— Begin Exercise input —

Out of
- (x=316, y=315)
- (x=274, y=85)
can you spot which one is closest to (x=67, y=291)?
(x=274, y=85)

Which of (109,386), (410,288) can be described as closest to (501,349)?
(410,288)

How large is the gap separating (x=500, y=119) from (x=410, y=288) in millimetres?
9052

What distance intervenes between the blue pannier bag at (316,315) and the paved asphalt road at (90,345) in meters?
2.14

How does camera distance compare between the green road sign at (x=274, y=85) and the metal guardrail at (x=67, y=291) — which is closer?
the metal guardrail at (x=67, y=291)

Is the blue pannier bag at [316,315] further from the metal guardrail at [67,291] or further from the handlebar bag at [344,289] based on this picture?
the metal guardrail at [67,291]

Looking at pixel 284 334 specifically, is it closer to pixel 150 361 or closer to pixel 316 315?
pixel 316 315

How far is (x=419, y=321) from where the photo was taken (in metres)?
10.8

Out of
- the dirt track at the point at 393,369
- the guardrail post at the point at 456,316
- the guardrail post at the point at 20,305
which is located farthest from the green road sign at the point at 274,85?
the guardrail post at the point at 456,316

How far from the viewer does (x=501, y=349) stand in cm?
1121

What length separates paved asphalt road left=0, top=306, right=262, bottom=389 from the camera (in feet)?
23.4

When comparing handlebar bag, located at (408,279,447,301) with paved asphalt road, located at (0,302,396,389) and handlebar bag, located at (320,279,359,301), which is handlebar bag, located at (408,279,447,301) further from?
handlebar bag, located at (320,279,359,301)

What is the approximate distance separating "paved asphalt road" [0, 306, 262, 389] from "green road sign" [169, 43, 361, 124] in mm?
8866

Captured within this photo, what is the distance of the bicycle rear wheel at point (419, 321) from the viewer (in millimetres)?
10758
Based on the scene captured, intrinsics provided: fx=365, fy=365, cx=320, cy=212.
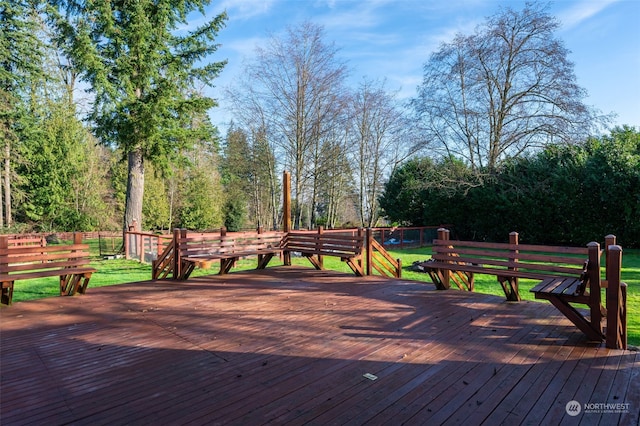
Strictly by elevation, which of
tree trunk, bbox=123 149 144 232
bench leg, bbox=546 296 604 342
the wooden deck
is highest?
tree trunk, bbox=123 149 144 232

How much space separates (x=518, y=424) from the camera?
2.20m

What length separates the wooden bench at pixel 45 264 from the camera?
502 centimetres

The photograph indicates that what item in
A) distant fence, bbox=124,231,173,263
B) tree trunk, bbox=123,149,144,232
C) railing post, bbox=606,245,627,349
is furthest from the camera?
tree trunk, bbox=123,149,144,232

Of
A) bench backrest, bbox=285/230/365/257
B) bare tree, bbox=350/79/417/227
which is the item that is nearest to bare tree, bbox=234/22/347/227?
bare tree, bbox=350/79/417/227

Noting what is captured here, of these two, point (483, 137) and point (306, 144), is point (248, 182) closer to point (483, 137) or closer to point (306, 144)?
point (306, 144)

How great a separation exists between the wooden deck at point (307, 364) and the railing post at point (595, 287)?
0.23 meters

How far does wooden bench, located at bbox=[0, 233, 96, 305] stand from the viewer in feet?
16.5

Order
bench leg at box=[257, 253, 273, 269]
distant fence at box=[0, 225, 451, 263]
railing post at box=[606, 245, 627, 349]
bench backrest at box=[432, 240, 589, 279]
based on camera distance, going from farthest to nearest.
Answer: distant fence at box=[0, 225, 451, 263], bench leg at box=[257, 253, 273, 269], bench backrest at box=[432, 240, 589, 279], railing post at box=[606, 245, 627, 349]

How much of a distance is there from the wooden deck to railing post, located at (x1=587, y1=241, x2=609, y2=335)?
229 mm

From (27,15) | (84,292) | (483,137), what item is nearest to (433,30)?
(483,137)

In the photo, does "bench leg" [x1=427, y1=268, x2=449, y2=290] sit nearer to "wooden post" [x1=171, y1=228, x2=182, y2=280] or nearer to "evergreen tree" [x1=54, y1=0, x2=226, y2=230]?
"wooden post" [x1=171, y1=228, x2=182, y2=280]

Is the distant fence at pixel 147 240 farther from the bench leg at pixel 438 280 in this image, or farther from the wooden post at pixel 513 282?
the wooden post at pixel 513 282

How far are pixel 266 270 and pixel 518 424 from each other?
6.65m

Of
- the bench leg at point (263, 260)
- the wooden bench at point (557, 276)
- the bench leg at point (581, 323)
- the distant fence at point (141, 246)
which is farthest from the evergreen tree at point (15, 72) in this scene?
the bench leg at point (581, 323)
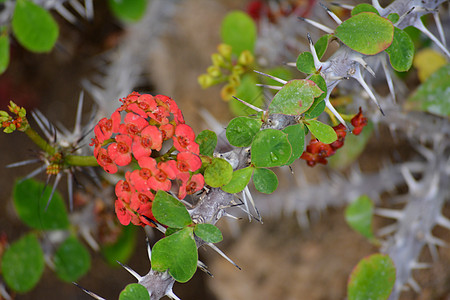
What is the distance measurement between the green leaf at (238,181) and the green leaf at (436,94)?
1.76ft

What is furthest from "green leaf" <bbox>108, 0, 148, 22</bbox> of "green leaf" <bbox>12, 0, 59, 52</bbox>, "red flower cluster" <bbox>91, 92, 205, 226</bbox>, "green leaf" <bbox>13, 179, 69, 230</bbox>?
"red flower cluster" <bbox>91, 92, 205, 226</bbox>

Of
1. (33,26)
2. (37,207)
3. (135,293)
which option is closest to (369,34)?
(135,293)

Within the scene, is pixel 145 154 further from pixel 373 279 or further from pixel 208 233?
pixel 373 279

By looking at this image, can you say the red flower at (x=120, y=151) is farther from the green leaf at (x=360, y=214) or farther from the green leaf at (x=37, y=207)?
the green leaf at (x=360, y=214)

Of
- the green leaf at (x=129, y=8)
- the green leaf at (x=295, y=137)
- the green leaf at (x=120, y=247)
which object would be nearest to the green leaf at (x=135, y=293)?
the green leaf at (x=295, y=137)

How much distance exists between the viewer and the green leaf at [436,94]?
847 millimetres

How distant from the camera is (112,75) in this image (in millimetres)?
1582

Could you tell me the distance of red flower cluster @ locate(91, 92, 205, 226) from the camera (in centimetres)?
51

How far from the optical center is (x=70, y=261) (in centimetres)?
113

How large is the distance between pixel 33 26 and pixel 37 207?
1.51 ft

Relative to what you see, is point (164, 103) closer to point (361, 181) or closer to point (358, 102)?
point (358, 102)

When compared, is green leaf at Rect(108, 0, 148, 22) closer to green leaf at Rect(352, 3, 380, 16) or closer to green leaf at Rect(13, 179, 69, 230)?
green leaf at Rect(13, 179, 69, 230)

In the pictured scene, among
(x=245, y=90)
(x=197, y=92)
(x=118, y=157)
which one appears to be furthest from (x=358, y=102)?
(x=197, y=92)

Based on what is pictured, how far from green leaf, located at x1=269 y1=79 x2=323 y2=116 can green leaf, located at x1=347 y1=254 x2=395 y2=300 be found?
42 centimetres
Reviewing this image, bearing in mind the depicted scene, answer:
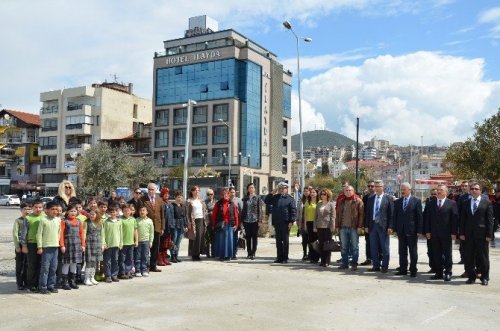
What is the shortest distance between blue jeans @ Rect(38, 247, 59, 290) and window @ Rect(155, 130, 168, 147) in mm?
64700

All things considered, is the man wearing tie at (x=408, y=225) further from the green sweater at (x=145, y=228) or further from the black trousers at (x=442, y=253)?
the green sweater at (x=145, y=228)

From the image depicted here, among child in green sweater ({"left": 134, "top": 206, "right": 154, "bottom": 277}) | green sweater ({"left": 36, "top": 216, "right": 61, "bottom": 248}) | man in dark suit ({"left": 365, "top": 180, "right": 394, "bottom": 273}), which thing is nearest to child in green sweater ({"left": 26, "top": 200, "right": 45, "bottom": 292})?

— End Exercise input —
— Begin Exercise input —

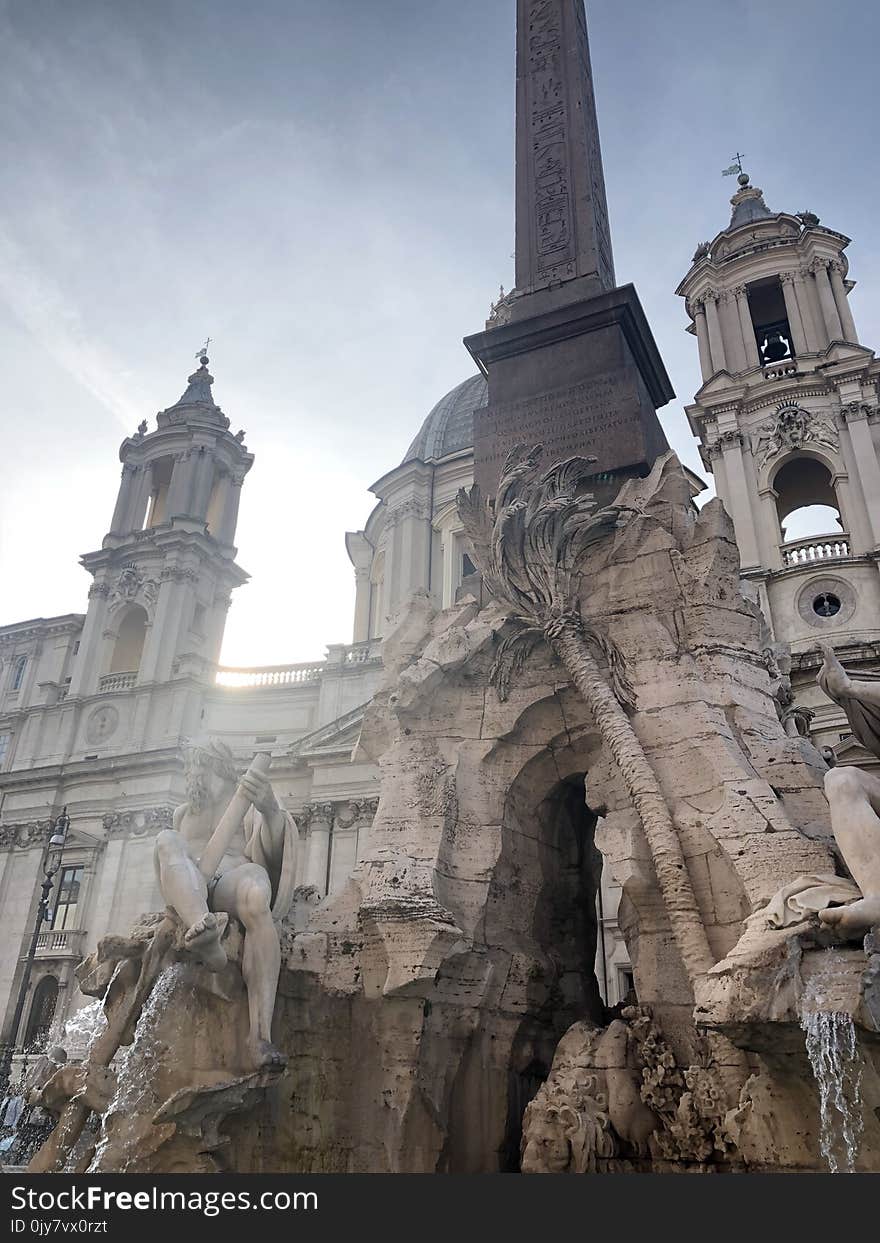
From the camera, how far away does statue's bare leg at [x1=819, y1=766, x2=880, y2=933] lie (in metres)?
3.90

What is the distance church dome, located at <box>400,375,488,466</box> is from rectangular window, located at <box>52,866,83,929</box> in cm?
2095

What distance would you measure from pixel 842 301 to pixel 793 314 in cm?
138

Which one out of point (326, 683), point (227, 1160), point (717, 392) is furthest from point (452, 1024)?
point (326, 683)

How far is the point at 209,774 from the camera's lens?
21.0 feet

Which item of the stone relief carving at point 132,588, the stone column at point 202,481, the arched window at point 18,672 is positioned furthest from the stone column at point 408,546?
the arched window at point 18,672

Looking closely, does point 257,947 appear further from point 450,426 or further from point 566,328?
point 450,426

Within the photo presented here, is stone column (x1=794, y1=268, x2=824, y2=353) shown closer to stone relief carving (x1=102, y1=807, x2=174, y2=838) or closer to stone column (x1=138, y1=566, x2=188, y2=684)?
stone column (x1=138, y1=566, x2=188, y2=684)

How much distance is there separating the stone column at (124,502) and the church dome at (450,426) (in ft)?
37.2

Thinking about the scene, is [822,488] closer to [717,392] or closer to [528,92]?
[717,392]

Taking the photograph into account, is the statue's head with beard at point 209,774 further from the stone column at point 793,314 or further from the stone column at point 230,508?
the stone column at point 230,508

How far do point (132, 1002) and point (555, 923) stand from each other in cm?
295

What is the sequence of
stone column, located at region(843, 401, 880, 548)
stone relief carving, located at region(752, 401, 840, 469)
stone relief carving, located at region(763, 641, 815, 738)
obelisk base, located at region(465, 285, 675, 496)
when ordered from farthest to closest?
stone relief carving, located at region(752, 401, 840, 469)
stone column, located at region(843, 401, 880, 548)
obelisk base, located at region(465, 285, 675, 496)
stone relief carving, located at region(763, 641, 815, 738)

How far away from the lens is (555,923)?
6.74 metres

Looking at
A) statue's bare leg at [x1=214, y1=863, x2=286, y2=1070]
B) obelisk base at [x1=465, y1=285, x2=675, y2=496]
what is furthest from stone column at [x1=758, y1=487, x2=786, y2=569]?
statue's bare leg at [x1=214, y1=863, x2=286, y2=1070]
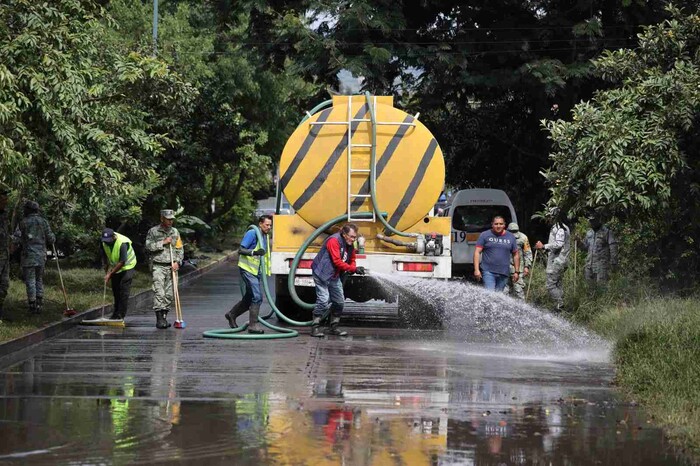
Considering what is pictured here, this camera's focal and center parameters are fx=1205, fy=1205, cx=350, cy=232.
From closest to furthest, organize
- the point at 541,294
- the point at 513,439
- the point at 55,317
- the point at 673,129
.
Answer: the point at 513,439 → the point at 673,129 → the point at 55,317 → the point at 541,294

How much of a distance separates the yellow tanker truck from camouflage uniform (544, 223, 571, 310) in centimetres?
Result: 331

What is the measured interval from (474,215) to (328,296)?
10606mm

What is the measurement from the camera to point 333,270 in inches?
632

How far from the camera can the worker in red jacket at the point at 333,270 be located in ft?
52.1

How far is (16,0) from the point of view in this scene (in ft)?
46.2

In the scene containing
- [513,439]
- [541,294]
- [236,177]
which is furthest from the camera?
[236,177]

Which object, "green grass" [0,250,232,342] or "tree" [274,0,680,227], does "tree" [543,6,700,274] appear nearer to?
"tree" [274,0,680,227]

— End Exercise input —

Reproduce verbatim the lines starting with the one that contains "How large is the gap" and ending after the one that contains "502 centimetres". Omit the pictures.

Worked solution:
How large is the gap separating (x=500, y=119) from (x=410, y=288) in millimetres?
9052

What distance intervenes between the blue pannier bag at (316,315) and the paved asphalt road at (90,345) in meters?
2.14

How does camera distance compare between the green road sign at (x=274, y=85) and the metal guardrail at (x=67, y=291) — which is closer?
the metal guardrail at (x=67, y=291)

Is the blue pannier bag at [316,315] further from the metal guardrail at [67,291] or further from the handlebar bag at [344,289] based on this picture?
the metal guardrail at [67,291]

Looking at pixel 284 334 specifically, is it closer to pixel 150 361 or closer to pixel 316 315?
pixel 316 315

How far is (x=419, y=321) from where the photo was taken (in metres)?
10.8

Out of
- the dirt track at the point at 393,369
- the guardrail post at the point at 456,316
- the guardrail post at the point at 20,305
which is located farthest from the green road sign at the point at 274,85?
the guardrail post at the point at 456,316

How far from the viewer does (x=501, y=349) stand in cm?
1121

What length separates paved asphalt road left=0, top=306, right=262, bottom=389 from the camera (in feet)?
23.4

When comparing handlebar bag, located at (408,279,447,301) with paved asphalt road, located at (0,302,396,389) and handlebar bag, located at (320,279,359,301), which is handlebar bag, located at (408,279,447,301) further from?
handlebar bag, located at (320,279,359,301)

What is the approximate distance separating "paved asphalt road" [0, 306, 262, 389] from "green road sign" [169, 43, 361, 124] in mm?
8866

Captured within this photo, what is the distance of the bicycle rear wheel at point (419, 321) from the viewer (in millimetres)?
10758
Based on the scene captured, intrinsics provided: fx=365, fy=365, cx=320, cy=212.
Strictly by elevation, which of
tree trunk, bbox=123 149 144 232
bench leg, bbox=546 296 604 342
the wooden deck
is highest?
tree trunk, bbox=123 149 144 232

How much space separates (x=518, y=424) from the camera?
2.20m

What length separates the wooden bench at pixel 45 264 from the camera?
502 centimetres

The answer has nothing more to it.